**Kutipan Bacaan:**
※

Intisari-Online.com - Wacana pemindahan ibu kota Indonesia telah ada sejak lama, kemudian semakin hangat pada 2017 saat Jokowi menjabat sebagai Presiden.
Pada 2019, Kalimantan Timur resmi diumumkan sebagai lokasi ibu kota baru, dengan lokasi pilihannya yaitu sebagian di Kabupaten Penajam Paser Utara dan sebagian di Kabupaten Kutai Kartanegara.
Usai dua tahun terakhir pemerintah fokus dalam penanganan pandemi Covid-19, kini datang kabar terbaru mengenai pemindahan ibu kota tersebut.
Melansir Kompas.com (17/1/2021), Menteri Perencanaan Pembangunan Nasional/Kepala Bappenas Suharso Monoarfa mengungkapkan, ibu kota baru di Kalimantan Timur akan diberi nama "Nusantara".
Hal tersebut diungkapkan Suharso dalam rapat Panitia Khusus Rancangan Undang-Undang Ibu Kota Negara (RUU IKN) dengan pemerintah di Kompleks Parlemen, Jakarta, Senin (17/1/2022). "Ini saya baru mendapatkan konfirmasi dan perintah langsung dari Bapak Presiden yaitu pada hari Jumat.
"Jadi sekarang hari Senin, hari Jumat lalu, dan beliau mengatakan ibu kota negara ini Nusantara," kata Suharso, Senin.

※

**Data Daftar:**
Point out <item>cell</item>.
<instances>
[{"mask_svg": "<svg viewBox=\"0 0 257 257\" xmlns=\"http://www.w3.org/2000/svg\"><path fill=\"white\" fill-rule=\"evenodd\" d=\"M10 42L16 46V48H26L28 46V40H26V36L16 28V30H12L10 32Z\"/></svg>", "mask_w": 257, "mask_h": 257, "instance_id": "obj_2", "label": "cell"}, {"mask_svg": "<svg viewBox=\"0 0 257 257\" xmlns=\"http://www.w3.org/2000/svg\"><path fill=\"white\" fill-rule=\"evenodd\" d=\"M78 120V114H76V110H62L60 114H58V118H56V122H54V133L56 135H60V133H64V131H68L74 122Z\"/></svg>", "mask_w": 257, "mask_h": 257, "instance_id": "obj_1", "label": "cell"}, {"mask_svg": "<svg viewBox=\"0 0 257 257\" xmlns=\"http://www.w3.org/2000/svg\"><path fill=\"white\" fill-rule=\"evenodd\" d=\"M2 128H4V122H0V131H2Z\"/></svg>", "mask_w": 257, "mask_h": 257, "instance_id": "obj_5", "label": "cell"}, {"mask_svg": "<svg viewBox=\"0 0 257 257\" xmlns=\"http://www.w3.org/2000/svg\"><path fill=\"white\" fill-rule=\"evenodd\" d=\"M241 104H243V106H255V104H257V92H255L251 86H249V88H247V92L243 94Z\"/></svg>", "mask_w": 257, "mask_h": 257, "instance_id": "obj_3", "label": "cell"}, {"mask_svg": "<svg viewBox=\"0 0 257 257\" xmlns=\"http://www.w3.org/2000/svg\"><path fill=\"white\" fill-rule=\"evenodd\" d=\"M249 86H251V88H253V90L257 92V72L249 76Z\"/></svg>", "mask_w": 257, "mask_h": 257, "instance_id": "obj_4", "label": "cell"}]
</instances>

※

**Telaah Bacaan:**
[A] Sebutkan semua nama wilayah (negara, provinsi, kabupaten, dan kota) yang muncul dalam berita pemindahan ibu kota, tanpa memasukkan nama yang diberikan untuk ibu kota baru.
[B] Teruskan berita pemindahan ibu kota mulai dari kalimat sesudah ucapan Suharso yang terakhir.

**Jawaban Tiap Soal:**
[A] Indonesia, Kalimantan Timur, Kabupaten Penajam Paser Utara, Kabupaten Kutai Kartanegara, Jakarta

[B]
Suharso mengatakan, nama Nusantara dipilih karena kata tersebut sudah dikenal sejak lama dan ikonik di dunia internasional.
Menurut Suharso, nama tersebut dipilih dari 80 calon nama yang diajukan ke Presiden Jokowi.
Beberapa nama yang di usulkan di antaranya Negara Jaya, Nusantara Jaya, Nusa Karya, Pertiwipura, dan Cakrawalapura.
Ia mengatakan, pemerintah telah meminta pertimbangan dari ahli bahasa dan ahli sejarah untuk memilih nama yang paling tepat untuk ibu kota baru.
Mengenai nama ibu kota baru, sebelumnya draf RUU IKN belum mencantumkan nama ibu kota baru sehingga hanya disebut sebagai "IKN [...]" di dalam draf RUU tersebut.
Kini bakal menjadi nama ibu kota baru Indonesia, ada fakta menarik soal istilah Nusantara sendiri.
Mungkin tak banyak diketahui bahwa menurut sejarah lahirnya nama Nusantara, ternyata wilayah yang dimaksud tak mencakup sebagian Jawa.
Dikutip dari Perundang-undangan Madjapahit (1967), nama Nusantara lahir di masa Kerajaan Majapahit di sekitar abad ke-14.
Nusantara saat itu digunakan dalam konteks politik.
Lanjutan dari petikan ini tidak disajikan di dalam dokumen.